Estimation of thermodynamics properties as a measure of the extent of interference in a conducting polymer based electrochemical aqueous ion sensor

Abstract

Background: Interference of other ions towards the target analyte in an electrochemical sensor is typically estimated utilizing the peak reduction (PR) technique and the selectivity coefficient technique, both of which have limitations. In our earlier works, a scale of interference was developed using the barrier width (BW) technique based on Simmon’s model utilizing a conducting polymer-based sensor for the detection of Cd2+ by square wave voltammetry (SWV). Also, a new scale of interference was generated with higher resolution by incorporating the BW technique along with adsorption isotherms and the PR technique.
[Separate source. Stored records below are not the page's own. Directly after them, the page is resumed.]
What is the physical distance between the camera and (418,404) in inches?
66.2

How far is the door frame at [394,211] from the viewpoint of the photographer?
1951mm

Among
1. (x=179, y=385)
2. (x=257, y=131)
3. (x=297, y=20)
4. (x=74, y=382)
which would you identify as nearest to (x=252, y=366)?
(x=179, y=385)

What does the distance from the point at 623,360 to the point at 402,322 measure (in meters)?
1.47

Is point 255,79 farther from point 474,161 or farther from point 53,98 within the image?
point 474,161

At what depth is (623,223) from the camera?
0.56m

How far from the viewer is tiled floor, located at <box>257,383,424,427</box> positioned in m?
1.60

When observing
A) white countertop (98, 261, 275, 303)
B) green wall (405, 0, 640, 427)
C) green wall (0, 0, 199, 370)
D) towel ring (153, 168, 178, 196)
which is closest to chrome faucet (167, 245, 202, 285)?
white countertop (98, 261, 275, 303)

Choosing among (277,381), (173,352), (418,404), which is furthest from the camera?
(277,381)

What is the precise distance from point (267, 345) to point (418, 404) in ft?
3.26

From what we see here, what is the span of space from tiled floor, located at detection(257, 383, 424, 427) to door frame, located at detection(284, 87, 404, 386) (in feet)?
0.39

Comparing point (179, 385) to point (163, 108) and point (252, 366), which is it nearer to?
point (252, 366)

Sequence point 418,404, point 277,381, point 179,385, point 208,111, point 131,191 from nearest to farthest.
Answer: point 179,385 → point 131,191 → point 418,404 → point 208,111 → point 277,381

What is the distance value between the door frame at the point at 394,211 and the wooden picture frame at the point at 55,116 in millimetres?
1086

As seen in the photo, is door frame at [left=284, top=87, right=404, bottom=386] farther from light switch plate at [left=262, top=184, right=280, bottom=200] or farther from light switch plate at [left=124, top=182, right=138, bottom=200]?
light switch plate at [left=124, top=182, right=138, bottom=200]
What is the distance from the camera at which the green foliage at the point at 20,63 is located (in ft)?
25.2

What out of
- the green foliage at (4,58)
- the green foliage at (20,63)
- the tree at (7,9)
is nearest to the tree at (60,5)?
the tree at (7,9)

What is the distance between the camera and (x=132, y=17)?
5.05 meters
Methods: The present work takes the investigation further at the electrode-electrolyte interface to explain the interference effect using thermodynamic parameters such as the partition coefficient, enthalpy and reorganization energy. The length of the reaction site for Cd2+ can also measure interference effect. In this work, SWV for Cd2+ detection in presence of interfering species at different temperatures were conducted, -ΔGad values were extracted and all the thermodynamic parameters were evaluated. The novelty of this work lies in incorporation of these thermodynamic parameters along with BW values (d) to explain the interference phenomena. Results: The variation of the thermodynamic properties for Cd2+ in presence of interfering species were examined. Correlation coefficients were developed from the thermodynamic parameters and the d values to explain the extent of interference.  Conclusions: This study can provide information on the thermodynamic properties which can be predicted from BW technique. The correlation coefficients would help obtain an estimate of the interference with the need of lesser number of experiments.